Ud Basketball and the moments that decide a tournament game: Javon Bennett’s spin, Jordan Derkack’s free throws

In a building in Pittsburgh, the afternoon tightened into the kind of possession-by-possession test that turns ud basketball into something more than a scoreboard. With 3: 49 left, Javon Bennett drove across the lane, spun all the way around, and laid in a basket that felt like a turning point in a game that refused to settle.
What happened in the A-10 quarterfinal, and why did it feel so close?
The University of Dayton Flyers beat St. Bonaventure, 68-63, in the Atlantic 10 Conference tournament quarterfinals at PPG Paints Arena on Friday afternoon. The margin stayed narrow enough that each late decision carried extra weight: a drive into traffic, a foul at the wrong time, a free throw that had to drop.
Dayton entered as the fourth seed and the win moved the Flyers into Saturday’s semifinals against top-seeded Saint Louis. The setup is simple: survive once, then step into the next game quickly, with little time to let legs recover or nerves cool.
For St. Bonaventure, it was described as a back-and-forth battle that ended in a loss. For Dayton, it read like a tournament survival story—one built on shot-making, rebounds, and the kind of late-game execution that can disappear under pressure.
How did Javon Bennett shape Ud Basketball’s win?
Bennett was the game’s go-to scorer, finishing with a game-high 27 points on 8-for-12 shooting. He hit 6-for-10 from three-point range and went 5-of-6 from the foul line, but the headline wasn’t just the total—it was the timing of his answers when the game leaned toward chaos.

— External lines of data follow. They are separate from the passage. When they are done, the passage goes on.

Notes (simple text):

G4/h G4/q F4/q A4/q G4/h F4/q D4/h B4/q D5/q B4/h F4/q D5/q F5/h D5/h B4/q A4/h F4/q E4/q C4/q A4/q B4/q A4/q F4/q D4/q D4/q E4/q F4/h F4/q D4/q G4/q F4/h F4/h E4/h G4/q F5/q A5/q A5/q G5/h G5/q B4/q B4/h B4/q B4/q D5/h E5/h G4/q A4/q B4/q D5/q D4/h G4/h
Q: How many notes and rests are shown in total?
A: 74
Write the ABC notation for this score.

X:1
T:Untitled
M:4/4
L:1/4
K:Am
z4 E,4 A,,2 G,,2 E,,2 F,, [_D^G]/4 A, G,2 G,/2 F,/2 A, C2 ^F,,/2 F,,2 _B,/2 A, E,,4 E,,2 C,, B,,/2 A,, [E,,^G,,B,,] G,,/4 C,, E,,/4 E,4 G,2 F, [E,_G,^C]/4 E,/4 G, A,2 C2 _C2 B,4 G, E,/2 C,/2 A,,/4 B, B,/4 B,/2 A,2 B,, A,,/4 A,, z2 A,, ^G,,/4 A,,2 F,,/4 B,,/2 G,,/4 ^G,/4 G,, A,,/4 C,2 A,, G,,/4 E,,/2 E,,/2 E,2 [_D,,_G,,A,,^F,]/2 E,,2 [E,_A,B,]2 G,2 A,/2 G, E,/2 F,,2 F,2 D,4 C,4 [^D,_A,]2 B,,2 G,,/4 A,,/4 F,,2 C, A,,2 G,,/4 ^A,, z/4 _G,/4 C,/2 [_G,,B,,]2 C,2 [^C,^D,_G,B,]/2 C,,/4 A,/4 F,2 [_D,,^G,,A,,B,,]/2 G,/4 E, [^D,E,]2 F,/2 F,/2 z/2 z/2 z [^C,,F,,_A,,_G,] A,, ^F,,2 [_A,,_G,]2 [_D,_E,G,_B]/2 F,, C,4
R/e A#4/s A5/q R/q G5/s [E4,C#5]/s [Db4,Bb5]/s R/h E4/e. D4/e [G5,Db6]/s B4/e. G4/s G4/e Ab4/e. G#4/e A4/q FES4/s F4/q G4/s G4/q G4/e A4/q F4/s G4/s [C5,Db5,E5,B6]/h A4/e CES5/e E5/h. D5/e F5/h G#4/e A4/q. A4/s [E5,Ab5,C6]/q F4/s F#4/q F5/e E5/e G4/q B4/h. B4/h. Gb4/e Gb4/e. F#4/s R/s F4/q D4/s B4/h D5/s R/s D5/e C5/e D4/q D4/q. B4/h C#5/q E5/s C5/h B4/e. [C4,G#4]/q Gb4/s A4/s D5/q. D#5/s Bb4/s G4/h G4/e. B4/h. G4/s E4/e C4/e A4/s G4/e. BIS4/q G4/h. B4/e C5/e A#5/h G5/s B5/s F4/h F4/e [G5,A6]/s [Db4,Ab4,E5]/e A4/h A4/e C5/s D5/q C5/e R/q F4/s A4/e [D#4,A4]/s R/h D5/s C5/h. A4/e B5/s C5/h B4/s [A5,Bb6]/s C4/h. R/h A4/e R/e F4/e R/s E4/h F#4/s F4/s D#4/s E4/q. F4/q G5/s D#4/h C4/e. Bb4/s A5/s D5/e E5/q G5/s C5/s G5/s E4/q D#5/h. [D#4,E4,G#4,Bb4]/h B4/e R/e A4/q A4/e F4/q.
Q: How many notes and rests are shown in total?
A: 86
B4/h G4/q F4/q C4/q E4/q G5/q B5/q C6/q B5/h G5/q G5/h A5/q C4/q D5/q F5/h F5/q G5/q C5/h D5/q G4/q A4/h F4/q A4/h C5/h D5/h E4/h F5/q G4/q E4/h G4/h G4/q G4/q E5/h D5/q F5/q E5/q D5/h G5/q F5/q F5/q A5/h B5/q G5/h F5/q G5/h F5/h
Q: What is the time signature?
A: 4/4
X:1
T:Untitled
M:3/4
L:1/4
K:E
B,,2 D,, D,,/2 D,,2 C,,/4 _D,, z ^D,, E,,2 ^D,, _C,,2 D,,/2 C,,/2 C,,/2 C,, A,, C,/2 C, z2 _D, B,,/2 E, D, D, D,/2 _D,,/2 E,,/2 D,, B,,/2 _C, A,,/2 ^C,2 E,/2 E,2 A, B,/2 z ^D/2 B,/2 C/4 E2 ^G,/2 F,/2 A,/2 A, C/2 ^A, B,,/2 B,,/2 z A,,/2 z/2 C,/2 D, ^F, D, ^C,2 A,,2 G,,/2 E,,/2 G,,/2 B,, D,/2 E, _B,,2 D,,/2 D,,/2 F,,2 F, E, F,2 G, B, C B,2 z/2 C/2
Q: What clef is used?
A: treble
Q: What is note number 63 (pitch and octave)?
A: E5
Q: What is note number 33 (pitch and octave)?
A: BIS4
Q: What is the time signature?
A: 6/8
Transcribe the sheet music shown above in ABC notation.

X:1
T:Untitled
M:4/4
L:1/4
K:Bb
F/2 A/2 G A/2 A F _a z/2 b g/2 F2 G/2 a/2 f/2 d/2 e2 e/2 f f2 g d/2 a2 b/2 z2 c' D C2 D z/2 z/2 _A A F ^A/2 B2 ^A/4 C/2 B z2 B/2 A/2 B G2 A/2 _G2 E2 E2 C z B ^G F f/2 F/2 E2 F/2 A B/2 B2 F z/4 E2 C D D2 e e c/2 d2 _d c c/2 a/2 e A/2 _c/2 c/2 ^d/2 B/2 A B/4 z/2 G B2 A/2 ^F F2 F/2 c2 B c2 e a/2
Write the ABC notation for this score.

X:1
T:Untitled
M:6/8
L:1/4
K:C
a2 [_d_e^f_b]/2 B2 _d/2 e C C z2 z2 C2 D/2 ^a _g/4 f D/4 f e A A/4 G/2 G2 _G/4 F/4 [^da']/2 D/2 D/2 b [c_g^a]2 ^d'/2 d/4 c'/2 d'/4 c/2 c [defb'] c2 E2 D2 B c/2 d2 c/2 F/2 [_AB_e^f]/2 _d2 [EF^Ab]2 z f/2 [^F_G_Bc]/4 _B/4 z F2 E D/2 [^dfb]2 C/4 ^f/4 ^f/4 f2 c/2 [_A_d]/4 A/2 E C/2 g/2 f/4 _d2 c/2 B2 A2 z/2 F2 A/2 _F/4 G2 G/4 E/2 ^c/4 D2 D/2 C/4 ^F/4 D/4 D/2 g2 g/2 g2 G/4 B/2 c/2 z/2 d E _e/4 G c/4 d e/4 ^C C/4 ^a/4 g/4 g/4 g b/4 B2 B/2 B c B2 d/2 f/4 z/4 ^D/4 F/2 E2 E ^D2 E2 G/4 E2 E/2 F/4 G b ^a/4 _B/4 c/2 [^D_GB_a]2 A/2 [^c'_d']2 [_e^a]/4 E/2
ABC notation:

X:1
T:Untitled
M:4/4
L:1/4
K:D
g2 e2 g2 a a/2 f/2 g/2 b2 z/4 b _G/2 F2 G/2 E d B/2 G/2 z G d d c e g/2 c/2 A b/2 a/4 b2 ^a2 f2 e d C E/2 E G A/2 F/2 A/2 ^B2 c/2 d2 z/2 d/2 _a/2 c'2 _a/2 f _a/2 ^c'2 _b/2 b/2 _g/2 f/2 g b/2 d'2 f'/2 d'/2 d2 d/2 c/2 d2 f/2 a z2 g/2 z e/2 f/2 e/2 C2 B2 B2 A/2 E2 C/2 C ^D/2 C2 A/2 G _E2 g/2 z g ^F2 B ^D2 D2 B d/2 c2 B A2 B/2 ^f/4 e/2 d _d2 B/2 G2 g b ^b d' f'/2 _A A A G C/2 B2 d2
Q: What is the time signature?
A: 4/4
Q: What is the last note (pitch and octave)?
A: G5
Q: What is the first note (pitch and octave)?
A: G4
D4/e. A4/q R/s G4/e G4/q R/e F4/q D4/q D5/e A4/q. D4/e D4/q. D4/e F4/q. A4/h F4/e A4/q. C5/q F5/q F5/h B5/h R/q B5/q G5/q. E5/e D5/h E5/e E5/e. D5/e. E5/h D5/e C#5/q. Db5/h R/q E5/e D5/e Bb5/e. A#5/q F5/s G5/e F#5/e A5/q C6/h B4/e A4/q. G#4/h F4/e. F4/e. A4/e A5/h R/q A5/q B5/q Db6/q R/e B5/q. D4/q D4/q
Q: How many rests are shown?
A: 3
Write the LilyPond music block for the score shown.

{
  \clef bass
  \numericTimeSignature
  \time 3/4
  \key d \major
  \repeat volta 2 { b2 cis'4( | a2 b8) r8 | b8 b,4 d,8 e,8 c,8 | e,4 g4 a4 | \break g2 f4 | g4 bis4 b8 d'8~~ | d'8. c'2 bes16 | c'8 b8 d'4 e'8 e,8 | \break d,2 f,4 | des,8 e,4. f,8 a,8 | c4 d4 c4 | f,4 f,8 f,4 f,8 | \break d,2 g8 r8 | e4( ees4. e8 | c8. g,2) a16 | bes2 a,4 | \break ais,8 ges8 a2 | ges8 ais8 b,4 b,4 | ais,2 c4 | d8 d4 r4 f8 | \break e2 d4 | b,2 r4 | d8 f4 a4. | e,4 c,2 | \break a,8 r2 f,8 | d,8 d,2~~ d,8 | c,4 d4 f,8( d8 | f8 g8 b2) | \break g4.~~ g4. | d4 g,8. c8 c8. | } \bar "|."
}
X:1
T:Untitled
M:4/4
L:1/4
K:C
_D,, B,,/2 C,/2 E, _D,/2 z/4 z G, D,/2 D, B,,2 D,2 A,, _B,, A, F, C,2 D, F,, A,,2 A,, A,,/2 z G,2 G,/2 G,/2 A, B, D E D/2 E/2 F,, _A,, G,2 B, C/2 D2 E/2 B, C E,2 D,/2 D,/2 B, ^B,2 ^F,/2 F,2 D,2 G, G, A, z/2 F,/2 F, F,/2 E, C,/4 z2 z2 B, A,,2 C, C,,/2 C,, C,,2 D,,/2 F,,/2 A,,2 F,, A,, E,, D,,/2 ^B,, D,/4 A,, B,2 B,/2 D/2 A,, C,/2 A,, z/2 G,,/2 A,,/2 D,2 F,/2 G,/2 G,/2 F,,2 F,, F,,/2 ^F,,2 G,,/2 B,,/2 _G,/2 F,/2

With Dayton leading 61-57 and the clock showing 3: 49 remaining, Bennett didn’t settle for a long shot. He attacked. He drove, spun in a 360-degree whirl, and finished at the rim. “The defender cut me off, so I hit him with a secondary move, ” Bennett said. “It was just natural for me to do that. ”
That quote lands like a small window into the larger reality of a tight tournament game: players train for the moment, but the moment still asks for something personal—instinct, nerve, and the willingness to create when the defense is set and the stakes are loud.
What role did Jordan Derkack and Amaël L’Etang play in closing it out?
As the game moved into its final stretch, Jordan Derkack took over in a different way, using contact and pressure as a path to points. He drove repeatedly, drew fouls, and then made St. Bonaventure pay at the line. Derkack scored Dayton’s final five points, going 5-for-5 on free throws to keep the Bonnies at arm’s length.
Amaël L’Etang added another stabilizing presence. He posted a double-double with 11 points and 12 rebounds, providing second-chance opportunities and a physical backbone during a contest that kept swinging. Early on, L’Etang and Bennett hit back-to-back three-pointers to push Dayton to a quick 6-0 lead—an early jolt that mattered later when every possession came with consequence.
In games like this, a spin layup gets replayed, and free throws become the quiet math of survival. Rebounding, too, becomes a form of control—one that doesn’t always look dramatic, but can keep an opponent from finding the single run that flips everything.
What comes next after the quarterfinal win?
The win moved Dayton into Saturday afternoon’s semifinals against Saint Louis. Dayton and Saint Louis split two games this season, setting up a matchup with familiar contours but a new set of pressures: the tournament stage, the compressed timeline, and the carryover of fatigue and confidence from one day to the next.
For ud basketball, the quarterfinal showed a path that can travel in March: star-level shot-making from Bennett, composure and foul-line production from Derkack, and the steadiness of L’Etang on the glass. But it also underscored how little room exists in this part of the bracket—how quickly a lead can turn into a problem if the next possessions are careless.
Back in Pittsburgh, the game’s defining images are easy to picture: Bennett’s spin through traffic, the steady rhythm of Derkack’s free throws, and the rebounds that stopped St. Bonaventure from extending the back-and-forth into a different ending. Tournament basketball rarely offers comfort. It offers moments—and Dayton found enough of them to keep playing.